En el anteproyecto de ley presentado por el Ejecutivo a la Asamblea, los CIP carecen de garantías de pago. Es el fideicomiso, y no el Estado, el que se compromete a pagarlos. Pero, a pesar de que el fideicomiso es administrado por el BMI, este tampoco adquiere ningún compromiso sobre el pago, o el rendimiento, de los títulos, por tanto no hay garantes de los mismos.

El sistema propuesto obliga a las AFP a adquirir, con el Fondo de Pensiones, todos los certificados emitidos por el gobierno (de hecho esto sólo es un reconocimiento legal de una práctica que ya existía.  Las AFP destinan más del 80 por ciento del Fondo de Pensiones a la adquisición de bonos del Estado, ya que tienen restringida su capacidad de inversión en otros rubros).

Pero el número de cotizantes de las AFP ha bajado considerablemente en los últimos años respecto a la Población Económicamente Activa, debido principalmente a la emigración y al aumento del sector informal de trabajo, que no cotiza en este sistema. 

Si la tendencia se mantiene, el capital del fondo de pensiones puede aumentar anualmente en menor cantidad que las emisiones de CIP del Estado, por lo que no habría dinero para cumplir con la obligación de comprar todos los certificados y por tanto se desequilibraría todo el sistema. El éxito de la reingeniería financiera depende del crecimiento económico del país.

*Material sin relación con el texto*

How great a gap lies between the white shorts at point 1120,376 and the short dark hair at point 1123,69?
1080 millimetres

La propuesta del Ejecutivo abre a las AFP la posibilidad de invertir en el extranjero y en infraestructura para el desarrollo, pero al obligarlas a comprar todos los títulos del fideicomiso prácticamente les impide realizar tales inversiones.  En esta situación, abrir en un cuerpo de ley la posibilidad de inversión privada en obras públicas es poco probable, a menos que no se restrinja a las AFP y que la intención sea, como confirmó el superintendente de pensiones,  poner en el cuerpo de ley una autorización para la inversión privada en obras de infraestructura.